I noticed that the more I focus on observations and empathizing with her feelings and needs, the more she has started to connect to herself. She seemed relieved to know I was an emotional anchor of love. She needed to know that I was ok with her learning to make other choices.
In addition to Staylistening and my use of other tools, I started to more consciously talk with her in a quiet, close, connected and gentle way after an outburst. (Are you willing to treat him gently, safely, respectfully, kindly?) She has begun to identify her feelings and tell me her needs. (Are you feeling…? What are you needing?)
Lately, when I do this, usually she will stop, say “Sorry!” to her brother and do a 180 where she finds her own way to include him or love him or bring him joy.

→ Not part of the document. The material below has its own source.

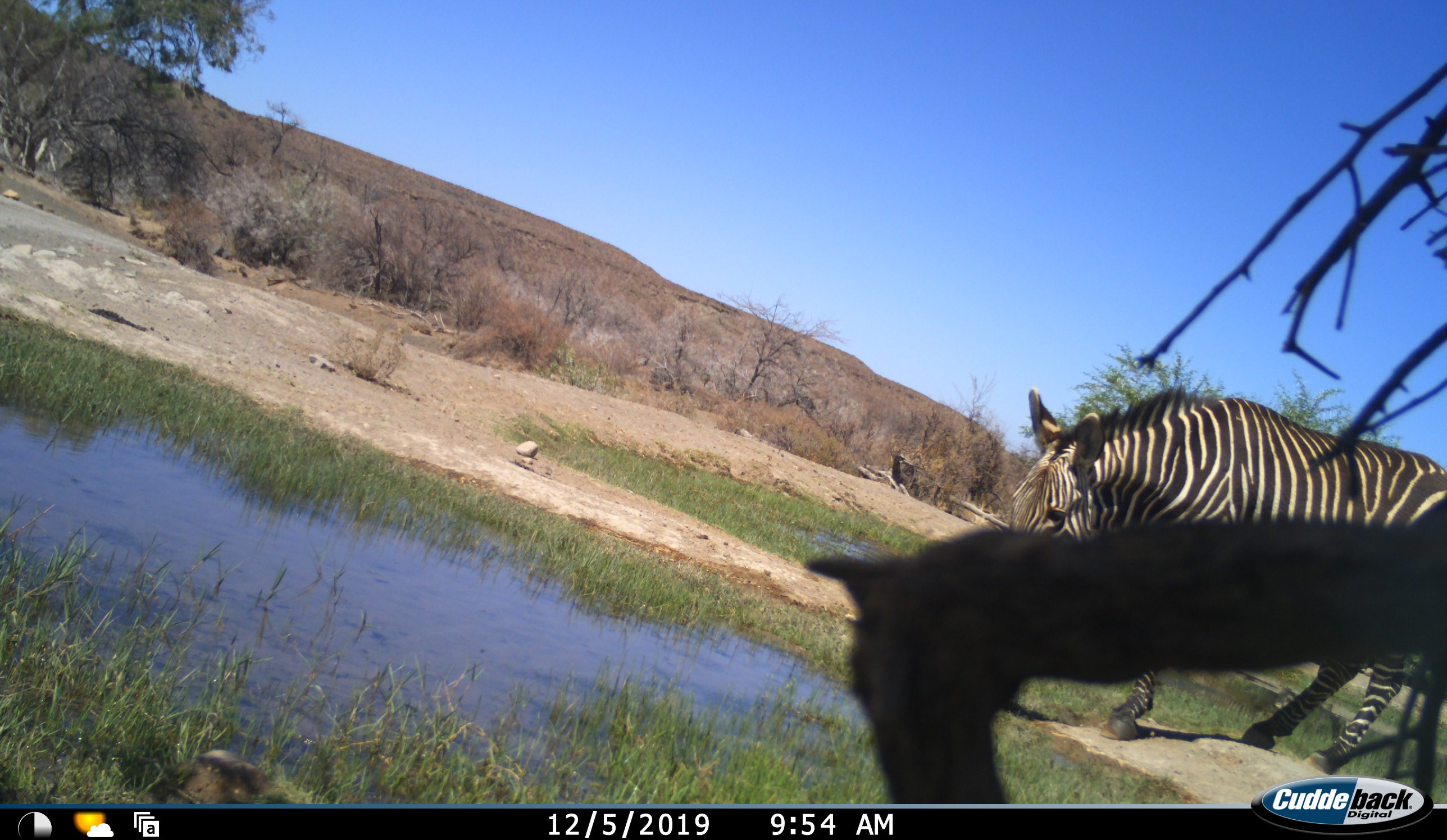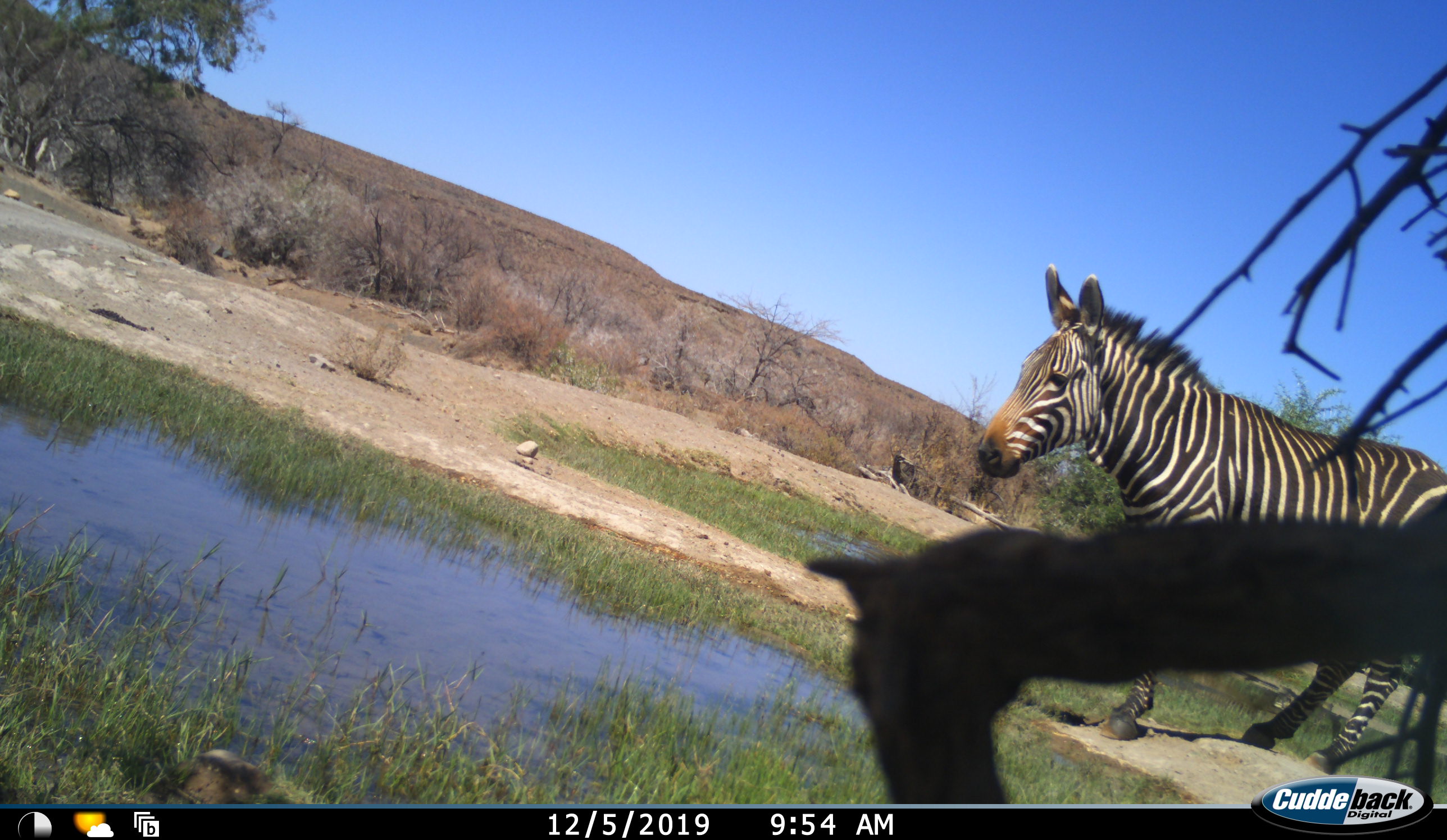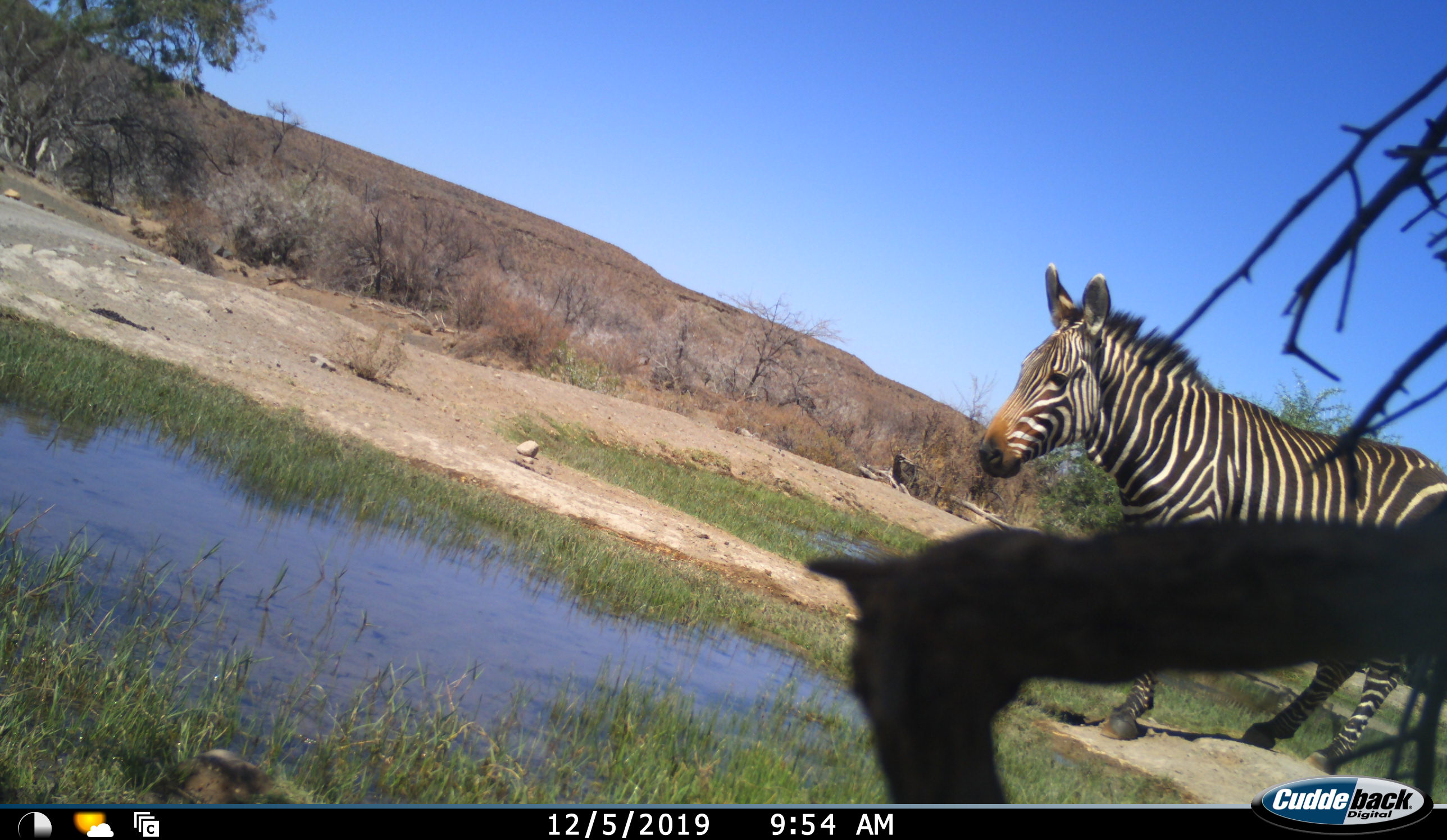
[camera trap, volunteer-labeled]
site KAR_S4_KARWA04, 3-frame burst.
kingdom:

Once in a while I will suggest something that might help connect with her brother if I see from her body language she is shifting towards connection but can’t find a behavior to settle on. Sometimes she will still do something like hug him more roughly than I would like. That’s my signal that she’s running on empty, and I need to get out some of my parenting power tools and build more connection and cooperation into our relationship.
Certainly, we are still working on it. She will sometimes run away when she did something, she might say something else happened than what did or that she didn’t do anything or that he did it to himself. We even more recently had an incredibly connected and clearly helpful conversation where she shared with me that she goes away to breathe and calm down. We discussed setting up a calm down corner or a calm down basket for her and the whole family. She has, on her own, been going to a private space in whatever room we are in to breathe when she has hit him, and we are working on moving that up to before she hits him.
Sibling squabbles will happen.
I am ok with that learning curve because they have a unique and powerful opportunity to explore safe boundaries, personal voice, and full human expression and identity. I would love for them to feel safe connecting deeply with each other physically, emotionally, and mentally. I believe nurturing the natural compassion in each of them in these ways will allow them to feel trust, connection and safety with each other that encourages taking risks, loving deeply, and giving support.
If we want children to be kind, have manners and “say sorry,” my belief is that we would choose to help our kids in a way that nurtures self-kindness, self-forgiveness and self-love.
It is through this forgiveness that the seed of compassion is watered and flowers most brightly. This is where the true sentiment behind “I’m Sorry” sprouts. When each emotion and action must come through us, we do well to cultivate a heart that looks both within and without with compassion. The more we have experienced these things for ourselves from ourselves the greater capacity we have to make authentically caring connections, give loving kindness, make true apologies of action and use the power of forgiveness to cultivate thriving relationships and vibrant life.
This is what we truly want for our children. This goes way beyond rote repetition of lines our parents and teachers told us or got us to say. This is real. This is full and integrated, creative and flexible, loving and in the moment.